GOAL OF THE EXERCISE >>
Every line in the listing is to be echoed verbatim.
--- START ---
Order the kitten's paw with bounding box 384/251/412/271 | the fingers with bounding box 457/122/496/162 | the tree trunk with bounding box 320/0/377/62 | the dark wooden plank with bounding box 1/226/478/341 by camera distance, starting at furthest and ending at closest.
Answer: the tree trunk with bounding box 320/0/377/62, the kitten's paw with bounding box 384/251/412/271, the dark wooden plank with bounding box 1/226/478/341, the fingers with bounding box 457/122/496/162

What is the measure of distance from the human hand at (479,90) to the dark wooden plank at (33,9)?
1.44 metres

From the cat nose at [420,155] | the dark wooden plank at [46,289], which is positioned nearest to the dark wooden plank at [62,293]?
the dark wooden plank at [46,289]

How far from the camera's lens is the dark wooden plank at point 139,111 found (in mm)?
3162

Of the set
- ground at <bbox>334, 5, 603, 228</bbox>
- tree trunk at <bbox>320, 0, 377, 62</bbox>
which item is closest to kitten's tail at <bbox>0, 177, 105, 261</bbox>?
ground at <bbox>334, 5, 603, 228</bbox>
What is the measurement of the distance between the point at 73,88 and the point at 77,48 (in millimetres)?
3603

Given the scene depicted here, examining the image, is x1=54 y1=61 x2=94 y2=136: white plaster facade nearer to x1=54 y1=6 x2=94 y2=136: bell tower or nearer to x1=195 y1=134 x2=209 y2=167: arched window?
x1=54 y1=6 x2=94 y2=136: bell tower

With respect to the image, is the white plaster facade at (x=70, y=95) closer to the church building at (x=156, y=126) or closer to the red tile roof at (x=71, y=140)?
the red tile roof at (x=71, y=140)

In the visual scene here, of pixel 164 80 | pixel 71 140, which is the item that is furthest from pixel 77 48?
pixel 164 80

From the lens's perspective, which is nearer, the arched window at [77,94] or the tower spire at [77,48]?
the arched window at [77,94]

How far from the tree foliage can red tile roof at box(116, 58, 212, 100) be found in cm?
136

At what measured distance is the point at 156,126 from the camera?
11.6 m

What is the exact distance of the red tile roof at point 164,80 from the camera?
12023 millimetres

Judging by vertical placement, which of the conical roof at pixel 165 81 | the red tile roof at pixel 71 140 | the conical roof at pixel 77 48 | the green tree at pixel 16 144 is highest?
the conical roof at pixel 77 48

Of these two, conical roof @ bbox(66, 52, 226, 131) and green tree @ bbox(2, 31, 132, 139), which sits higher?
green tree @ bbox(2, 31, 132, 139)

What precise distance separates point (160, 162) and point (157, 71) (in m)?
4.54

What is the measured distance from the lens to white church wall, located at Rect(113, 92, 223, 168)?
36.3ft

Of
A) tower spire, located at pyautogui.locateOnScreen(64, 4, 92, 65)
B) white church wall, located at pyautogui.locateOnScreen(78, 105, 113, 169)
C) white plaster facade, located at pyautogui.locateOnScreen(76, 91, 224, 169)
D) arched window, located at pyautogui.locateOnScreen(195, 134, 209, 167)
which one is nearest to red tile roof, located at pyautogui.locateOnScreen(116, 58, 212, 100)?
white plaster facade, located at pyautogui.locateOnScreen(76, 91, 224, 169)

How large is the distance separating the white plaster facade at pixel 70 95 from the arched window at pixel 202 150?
--- END ---
RIGHT ANSWER >>
Order the kitten's paw with bounding box 384/251/412/271 | the fingers with bounding box 457/122/496/162 | the tree trunk with bounding box 320/0/377/62 | the dark wooden plank with bounding box 1/226/478/341 by camera distance, starting at furthest and ending at closest.
Answer: the tree trunk with bounding box 320/0/377/62, the kitten's paw with bounding box 384/251/412/271, the dark wooden plank with bounding box 1/226/478/341, the fingers with bounding box 457/122/496/162

What is the measure of distance from the human hand at (479,90) to the dark wooden plank at (33,9)?
1.44 metres

From the cat nose at [420,155] | the dark wooden plank at [46,289], which is positioned nearest to the dark wooden plank at [62,293]?
the dark wooden plank at [46,289]

How far from the camera's lens is the dark wooden plank at point 139,111 found (in mm)?
3162

Of the set
- ground at <bbox>334, 5, 603, 228</bbox>
- tree trunk at <bbox>320, 0, 377, 62</bbox>
which item is closest to kitten's tail at <bbox>0, 177, 105, 261</bbox>?
ground at <bbox>334, 5, 603, 228</bbox>
What is the measurement of the distance between the point at 73,88 and the point at 77,48 (in millimetres)?
3603

Given the scene depicted here, examining the image, is x1=54 y1=61 x2=94 y2=136: white plaster facade nearer to x1=54 y1=6 x2=94 y2=136: bell tower or nearer to x1=195 y1=134 x2=209 y2=167: arched window?
x1=54 y1=6 x2=94 y2=136: bell tower

With respect to the image, is the white plaster facade at (x=70, y=95) closer to the church building at (x=156, y=126) or closer to the red tile roof at (x=71, y=140)?
the red tile roof at (x=71, y=140)

In the visual scene here, of pixel 164 80 | pixel 71 140, which is the item that is furthest from pixel 77 48?
pixel 164 80

From the lens's perspective, which is nearer, the arched window at [77,94] or the tower spire at [77,48]?
the arched window at [77,94]

How far from the tree foliage can red tile roof at box(116, 58, 212, 100) be found in cm?
136

At what measured distance is the point at 156,126 from the camera?
11.6 m

What is the exact distance of the red tile roof at point 164,80 from the camera?
12023 millimetres

Judging by vertical placement, which of the conical roof at pixel 165 81 | the red tile roof at pixel 71 140 | the conical roof at pixel 77 48 | the green tree at pixel 16 144 is highest?
the conical roof at pixel 77 48

Of these two, conical roof @ bbox(66, 52, 226, 131) and green tree @ bbox(2, 31, 132, 139), which sits higher?
green tree @ bbox(2, 31, 132, 139)

What precise distance separates point (160, 162) and point (157, 71) (in m)?
4.54

What is the measured distance from the lens to white church wall, located at Rect(113, 92, 223, 168)?
36.3ft

Of
A) tower spire, located at pyautogui.locateOnScreen(64, 4, 92, 65)
B) white church wall, located at pyautogui.locateOnScreen(78, 105, 113, 169)
C) white plaster facade, located at pyautogui.locateOnScreen(76, 91, 224, 169)
D) arched window, located at pyautogui.locateOnScreen(195, 134, 209, 167)
which one is nearest to red tile roof, located at pyautogui.locateOnScreen(116, 58, 212, 100)?
white plaster facade, located at pyautogui.locateOnScreen(76, 91, 224, 169)

How large is the distance separating the white plaster facade at pixel 70 95 from the arched window at pixel 202 150?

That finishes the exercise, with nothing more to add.